Virilidad en el Peloponeso
Para vestir como los guerreros helenos hay que creérselo mucho, como Lord Byron, y ser capaz igual que él de morir enfebrecido en Mesolongi


No hay ropa masculina más virilmente extravagante que la tradicional griega. Viene esto a cuento de que he estado unos días recorriendo el Peloponeso y me he empapado de historias de las luchas de independencia contra los turcos (y me he probado cosas). ¡Qué envidia tengo de esos feroces guerreros helenos, todo corazón, pistolas, sables y coraje! (y correaje). Aunque para vestir como ellos has de creértelo mucho, como Lord Byron, y ser capaz igual que él de morir enfebrecido en Mesolongi.

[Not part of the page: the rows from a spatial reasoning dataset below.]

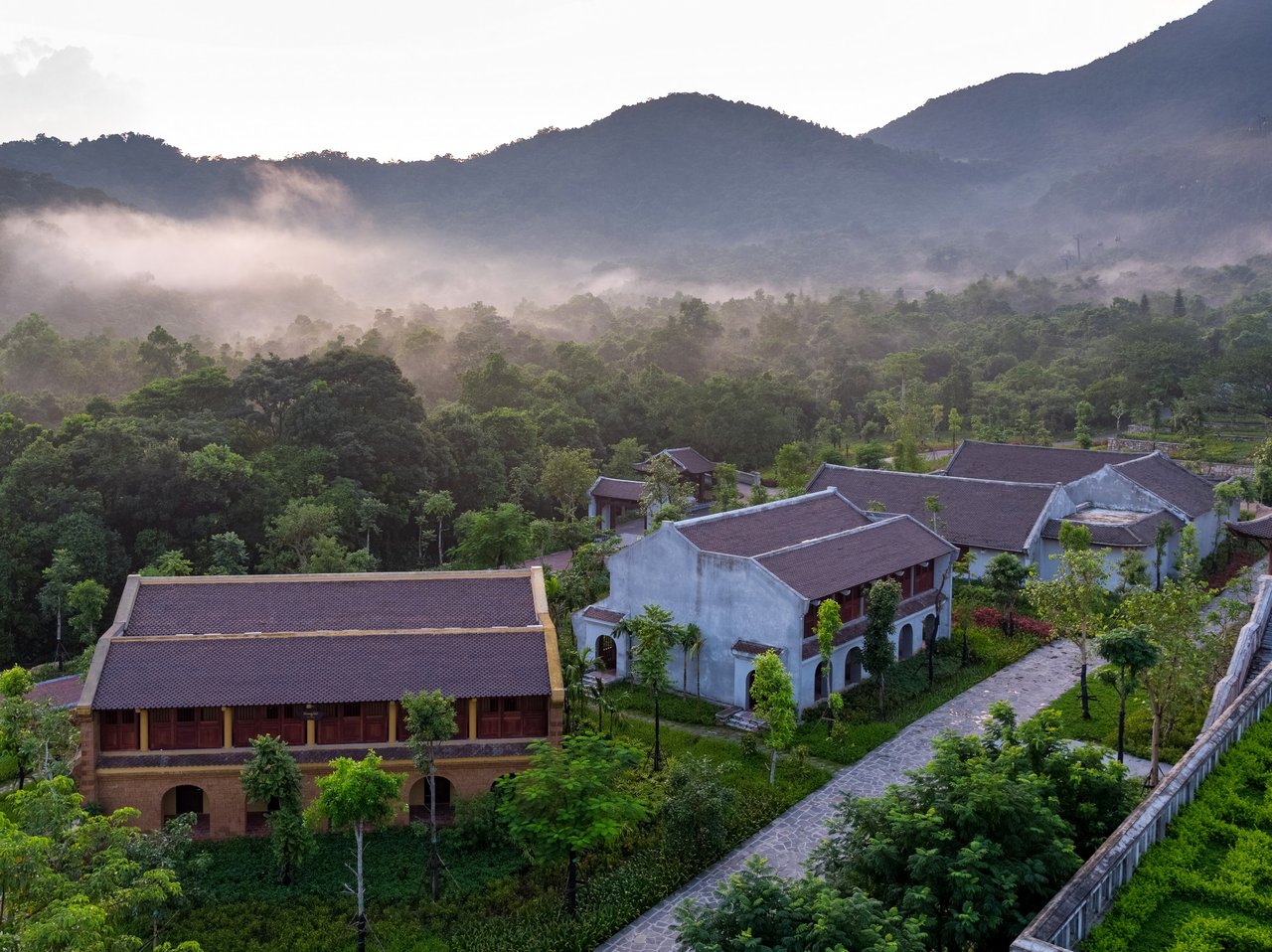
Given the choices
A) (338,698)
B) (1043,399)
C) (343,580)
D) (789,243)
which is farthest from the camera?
(789,243)

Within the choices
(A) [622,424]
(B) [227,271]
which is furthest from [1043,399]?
(B) [227,271]

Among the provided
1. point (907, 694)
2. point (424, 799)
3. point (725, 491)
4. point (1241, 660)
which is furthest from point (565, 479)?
point (1241, 660)

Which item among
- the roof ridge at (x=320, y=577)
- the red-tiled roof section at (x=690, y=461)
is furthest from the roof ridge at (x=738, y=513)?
the red-tiled roof section at (x=690, y=461)

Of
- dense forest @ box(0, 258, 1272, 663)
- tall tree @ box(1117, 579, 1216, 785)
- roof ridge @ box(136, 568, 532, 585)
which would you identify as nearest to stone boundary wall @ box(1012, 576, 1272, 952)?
tall tree @ box(1117, 579, 1216, 785)

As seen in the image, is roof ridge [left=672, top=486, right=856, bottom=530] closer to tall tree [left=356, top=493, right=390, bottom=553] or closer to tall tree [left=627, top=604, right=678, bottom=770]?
tall tree [left=627, top=604, right=678, bottom=770]

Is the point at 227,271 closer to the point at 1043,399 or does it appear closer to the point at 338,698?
the point at 1043,399

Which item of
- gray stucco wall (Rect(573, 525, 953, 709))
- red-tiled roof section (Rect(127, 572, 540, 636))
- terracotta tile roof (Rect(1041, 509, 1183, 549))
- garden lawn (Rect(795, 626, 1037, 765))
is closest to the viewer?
red-tiled roof section (Rect(127, 572, 540, 636))

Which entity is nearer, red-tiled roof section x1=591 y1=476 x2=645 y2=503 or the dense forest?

El luchador griego se caracteriza por la vestimenta, tan romántica que produce vértigo y hasta hipo. Miras un retrato de, no sé, pongamos Dimitris Plapoltas, el líder contra los otomanos que capturó el castillo de Corinto, y entiendes el asombro que provocaba en el enemigo al entrar en combate así ataviado, que parecía que iba a una fiesta zíngara. Vestía falda larga, blusón de mangas anchas, chalequito con bordados, faja, capa corta, gorro con crin y bandoleras de cartuchos. Añádase coleta y botas altas. Yo soy un turco y antes de dispararle le silbo. Claro que de esa gente podías pitorrearte, pero de lejos, porque cuando cargaban lanzando alaridos y esgrimiendo su arsenal portátil, que incluía multitud de cosas afiladas, ni una broma, tú. Se te ponían los kofte (albondiguillas turcas) por corbata. A Nikitas Stamatelopoulos, que rompió cuatro espadas en la batalla de Dervenakia, no le llamaban por nada Turkofagos, el cometurcos.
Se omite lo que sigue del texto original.